The weekly Heritage auctions have been featuring a lot of Encased Postage examples lately. They are scarce and interesting numismatic pieces from the Civil War period. In August of 1862, John Gault received a patent for his encasement of postage stamps in a copper shell with a mica window so you could see the value of the postage stamps inside. All this was going on because the war scared people into hoarding their silver change, making retail commerce very difficult. Of course, along with the stamp came advertising on the reverse of the copper shell. Several businesses along the East Coast and the Midwest bought into the idea. The values ranged from one cent to ninety cents and the stamps were from the 1861 U.S. Postage series. This wasn’t the only method used as a substitute for small change. Stationer stores on the East Coast started printing tiny envelopes with values on the outside. Merchants put stamps to equal the printed price inside and gave them out as change. It is estimated that less than 500 of these envelopes survive from 200 issuers. Even more treasures for numismatics are Confederate States of America notes and the many Southern issues of local paper currency. A later factor affected how much coinage the U.S. Mint had to issue, as after the war all the hoarded silver change came flooding back into the economy, lessening the need for large mintages into the 1870s. The Civil War had a great impact on our country, and this included all the numismatic treasures we pursue today.

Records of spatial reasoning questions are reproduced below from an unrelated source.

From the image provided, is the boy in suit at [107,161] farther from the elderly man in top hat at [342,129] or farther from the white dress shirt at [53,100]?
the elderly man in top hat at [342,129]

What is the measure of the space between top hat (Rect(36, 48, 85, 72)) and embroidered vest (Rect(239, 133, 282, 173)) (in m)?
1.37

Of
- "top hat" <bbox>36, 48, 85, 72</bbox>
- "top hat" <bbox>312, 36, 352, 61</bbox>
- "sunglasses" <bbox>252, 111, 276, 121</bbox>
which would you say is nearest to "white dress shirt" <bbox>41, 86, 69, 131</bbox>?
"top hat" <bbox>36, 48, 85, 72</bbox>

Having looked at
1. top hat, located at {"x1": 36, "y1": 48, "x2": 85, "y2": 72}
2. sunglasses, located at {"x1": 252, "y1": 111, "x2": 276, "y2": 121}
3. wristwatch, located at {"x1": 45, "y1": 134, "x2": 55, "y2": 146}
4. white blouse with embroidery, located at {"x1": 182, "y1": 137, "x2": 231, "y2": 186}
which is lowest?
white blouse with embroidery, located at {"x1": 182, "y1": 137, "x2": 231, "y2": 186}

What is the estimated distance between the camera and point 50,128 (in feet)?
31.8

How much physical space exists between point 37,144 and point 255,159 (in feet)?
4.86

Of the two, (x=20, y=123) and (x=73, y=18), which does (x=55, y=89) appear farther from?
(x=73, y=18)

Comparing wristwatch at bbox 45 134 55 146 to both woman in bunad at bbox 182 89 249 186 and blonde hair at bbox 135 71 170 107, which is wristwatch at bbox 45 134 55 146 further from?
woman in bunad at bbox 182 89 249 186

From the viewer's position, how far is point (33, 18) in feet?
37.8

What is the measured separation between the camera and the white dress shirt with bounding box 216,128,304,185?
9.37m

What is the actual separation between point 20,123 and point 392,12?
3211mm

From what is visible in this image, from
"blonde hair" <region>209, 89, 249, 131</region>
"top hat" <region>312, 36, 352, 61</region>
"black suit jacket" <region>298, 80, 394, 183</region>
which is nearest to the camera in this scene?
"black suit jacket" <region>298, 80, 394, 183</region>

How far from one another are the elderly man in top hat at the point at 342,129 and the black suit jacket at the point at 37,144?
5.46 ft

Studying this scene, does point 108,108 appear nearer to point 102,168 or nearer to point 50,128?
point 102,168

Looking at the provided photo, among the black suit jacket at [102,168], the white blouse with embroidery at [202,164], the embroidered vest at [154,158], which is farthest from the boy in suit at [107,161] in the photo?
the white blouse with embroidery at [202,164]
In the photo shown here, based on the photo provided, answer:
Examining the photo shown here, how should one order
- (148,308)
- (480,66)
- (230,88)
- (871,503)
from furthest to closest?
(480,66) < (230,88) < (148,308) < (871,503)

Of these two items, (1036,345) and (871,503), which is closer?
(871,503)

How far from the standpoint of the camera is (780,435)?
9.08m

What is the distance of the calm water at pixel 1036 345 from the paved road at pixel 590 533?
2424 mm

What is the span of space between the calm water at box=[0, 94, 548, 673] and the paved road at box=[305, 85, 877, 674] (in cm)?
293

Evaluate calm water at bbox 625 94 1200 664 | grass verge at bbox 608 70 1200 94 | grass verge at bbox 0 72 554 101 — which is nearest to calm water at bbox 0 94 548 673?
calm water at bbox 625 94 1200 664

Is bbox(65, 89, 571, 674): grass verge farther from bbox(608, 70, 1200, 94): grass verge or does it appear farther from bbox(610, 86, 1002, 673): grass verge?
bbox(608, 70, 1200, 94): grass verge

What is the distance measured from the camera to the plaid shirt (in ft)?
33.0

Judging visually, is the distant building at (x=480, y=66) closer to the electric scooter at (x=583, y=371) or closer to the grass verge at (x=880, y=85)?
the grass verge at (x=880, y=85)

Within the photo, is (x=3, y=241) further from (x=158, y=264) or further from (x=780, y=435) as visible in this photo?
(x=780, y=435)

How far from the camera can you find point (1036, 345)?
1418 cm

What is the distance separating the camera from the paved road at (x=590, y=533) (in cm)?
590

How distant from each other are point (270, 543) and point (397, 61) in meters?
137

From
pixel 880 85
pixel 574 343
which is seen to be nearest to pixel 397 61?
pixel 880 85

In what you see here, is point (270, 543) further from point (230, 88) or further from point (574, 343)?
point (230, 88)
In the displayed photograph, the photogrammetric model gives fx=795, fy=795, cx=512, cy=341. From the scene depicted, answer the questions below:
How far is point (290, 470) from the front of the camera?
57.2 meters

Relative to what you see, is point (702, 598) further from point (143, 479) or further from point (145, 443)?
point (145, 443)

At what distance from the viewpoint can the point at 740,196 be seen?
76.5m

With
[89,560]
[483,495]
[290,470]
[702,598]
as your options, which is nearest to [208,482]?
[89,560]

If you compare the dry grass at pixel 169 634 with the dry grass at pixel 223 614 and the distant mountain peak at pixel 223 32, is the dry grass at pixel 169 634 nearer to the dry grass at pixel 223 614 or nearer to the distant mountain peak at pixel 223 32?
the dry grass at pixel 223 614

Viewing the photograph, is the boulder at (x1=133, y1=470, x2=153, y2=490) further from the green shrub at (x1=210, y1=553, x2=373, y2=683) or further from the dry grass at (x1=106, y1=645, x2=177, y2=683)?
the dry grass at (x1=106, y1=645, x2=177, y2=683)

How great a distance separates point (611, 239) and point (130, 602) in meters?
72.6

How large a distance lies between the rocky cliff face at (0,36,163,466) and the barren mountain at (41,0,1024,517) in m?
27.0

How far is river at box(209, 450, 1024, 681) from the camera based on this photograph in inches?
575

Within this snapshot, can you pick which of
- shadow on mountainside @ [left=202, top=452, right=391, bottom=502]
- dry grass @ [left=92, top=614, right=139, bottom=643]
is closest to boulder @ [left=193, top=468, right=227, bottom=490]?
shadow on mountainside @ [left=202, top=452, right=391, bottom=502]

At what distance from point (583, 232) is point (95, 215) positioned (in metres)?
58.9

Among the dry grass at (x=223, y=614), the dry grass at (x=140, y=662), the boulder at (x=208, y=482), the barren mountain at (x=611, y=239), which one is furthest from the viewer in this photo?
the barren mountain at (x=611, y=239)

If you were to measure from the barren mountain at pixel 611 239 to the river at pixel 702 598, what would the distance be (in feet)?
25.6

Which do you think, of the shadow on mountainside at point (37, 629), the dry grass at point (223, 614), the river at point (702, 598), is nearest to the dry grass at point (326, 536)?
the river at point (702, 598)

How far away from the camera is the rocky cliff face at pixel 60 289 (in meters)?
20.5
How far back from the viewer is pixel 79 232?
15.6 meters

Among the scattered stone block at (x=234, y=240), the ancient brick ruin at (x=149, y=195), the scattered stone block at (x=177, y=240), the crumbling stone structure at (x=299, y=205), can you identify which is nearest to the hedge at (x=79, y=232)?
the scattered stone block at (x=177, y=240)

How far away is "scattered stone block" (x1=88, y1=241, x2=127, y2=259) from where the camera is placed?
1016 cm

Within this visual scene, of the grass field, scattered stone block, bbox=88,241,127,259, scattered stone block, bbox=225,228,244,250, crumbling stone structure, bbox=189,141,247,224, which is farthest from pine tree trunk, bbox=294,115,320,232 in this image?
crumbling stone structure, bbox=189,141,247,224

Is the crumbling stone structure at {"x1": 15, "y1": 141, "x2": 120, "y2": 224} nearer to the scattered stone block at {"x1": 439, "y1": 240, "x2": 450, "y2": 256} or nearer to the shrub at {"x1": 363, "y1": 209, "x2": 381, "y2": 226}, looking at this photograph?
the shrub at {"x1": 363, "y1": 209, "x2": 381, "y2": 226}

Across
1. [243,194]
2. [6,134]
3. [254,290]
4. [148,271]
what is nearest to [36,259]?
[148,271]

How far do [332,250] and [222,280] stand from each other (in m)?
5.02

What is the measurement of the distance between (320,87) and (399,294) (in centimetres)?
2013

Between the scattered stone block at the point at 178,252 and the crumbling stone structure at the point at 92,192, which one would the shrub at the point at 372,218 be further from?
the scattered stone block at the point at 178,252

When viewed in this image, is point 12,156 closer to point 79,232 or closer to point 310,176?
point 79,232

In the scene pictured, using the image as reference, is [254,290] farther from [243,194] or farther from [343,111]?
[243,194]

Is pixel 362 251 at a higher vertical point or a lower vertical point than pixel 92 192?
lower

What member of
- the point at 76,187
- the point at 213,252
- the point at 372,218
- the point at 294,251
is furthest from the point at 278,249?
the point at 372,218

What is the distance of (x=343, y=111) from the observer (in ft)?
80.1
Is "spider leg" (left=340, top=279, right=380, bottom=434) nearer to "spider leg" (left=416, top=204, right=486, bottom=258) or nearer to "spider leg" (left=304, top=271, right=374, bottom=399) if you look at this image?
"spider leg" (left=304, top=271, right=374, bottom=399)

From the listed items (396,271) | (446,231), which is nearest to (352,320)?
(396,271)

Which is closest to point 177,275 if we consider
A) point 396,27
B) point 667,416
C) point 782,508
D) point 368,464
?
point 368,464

Speaking of today, we continue to see big increases in the value of Federal Reserve Notes of $500 and $1,000 denominations. Their counter parts in the $5 to $100 denominations seem more subdued. If you follow the smaller auctions, you might be able to find overlooked scarce notes in these denominations. Small and Large Gold notes remain strong, especially in the higher values. Small Size Red Seal U.S. notes seem weaker, especially in circulated conditions. Nationals continue to be streaky in value. If there is competition between deep pockets, collector’s prices can really soar. If you want to collect National Bank Note type, use this to your advantage and buy notes from states that are currently a bit dormant. Large Size notes are quite popular and there aren’t enough to go around, so we are seeing stronger prices for Very Good, Fine and lower numbered Very Fine notes being pursued by economy collectors. Foreign notes continue in popularity. I personally enjoy collecting Canadian notes. They, like our notes, come in Large and Small Size and they have bank notes parallel to our National Bank Notes. Explore Canadian auction houses. They take credit cards, and you will be paying in Canadian funds, and perhaps see lower net prices than in the U.S. Also notes graded by Canadian graders give you more for your money as they are tough graders. To check things out get Canadian catalogues for info. Two of my favorite Canadian notes are the $5 1912 Dominion of Canada Blue Train vignette of Passenger Ocean Limited traveling through a valley in Nova Scotia; and The Canadian Battleship HMS Bellerophon which fought in the Battle of Jutland in WWI.